(Beginning of Excerpt provided)

The decision to invest in the construction of a building is, of course, heavily influenced by the cost of construction – and knowing what to include in these costs.
Cost per key – or cost per room – as in ICMS is the total amount spent in all areas of a hotel divided by the total number of keys, or rooms, in the hotel, and is the benchmark unit measurement that hotel projects are analysed on - as opposed to cost per metre squared. When discussing costs at the start of a hotel project, I have seen many different interpretations of what cost per key can both include and exclude.
"I have seen many different interpretations of what cost per key can both include and exclude"
Different hotel brands have different functional areas, such as the number of rooms, front- and back-of-house facilities and leisure facilities. Cost per key can, therefore, easily be misunderstood if what is included in the costs has not been fully appreciated. In addition, funders, owners, operators, developers and investors each have different views depending on who is paying for each item. Each party will also have a different view on cost per key dependent on whether the project is a lease, a turnkey delivery – a hotel built on behalf of others and paid for on completion usually including a developer's profit – an owner-operator investment decision, or another type of project.

(End of Excerpt provided)
(Beginning of Information provided)

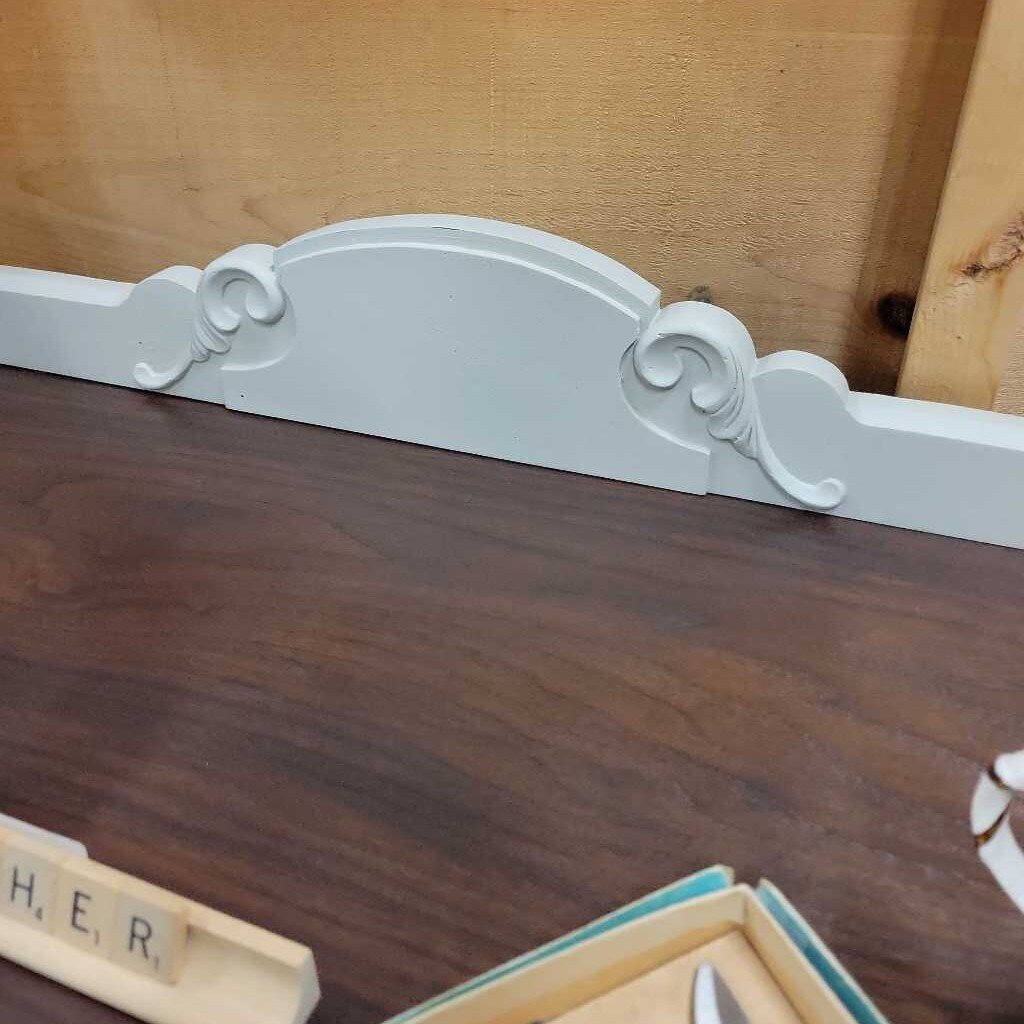 A vintage serving Sideboard-Fusion Putty (LOR)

(End of Information provided)

In the excerpt on hotel construction costs, why does cost per key easily lead to misunderstanding? Answer in one to three sentences.

Different hotel brands have different functional areas, such as the number of rooms, front- and back-of-house facilities and leisure facilities. So cost per key is easily misunderstood when what is included in the costs has not been fully appreciated.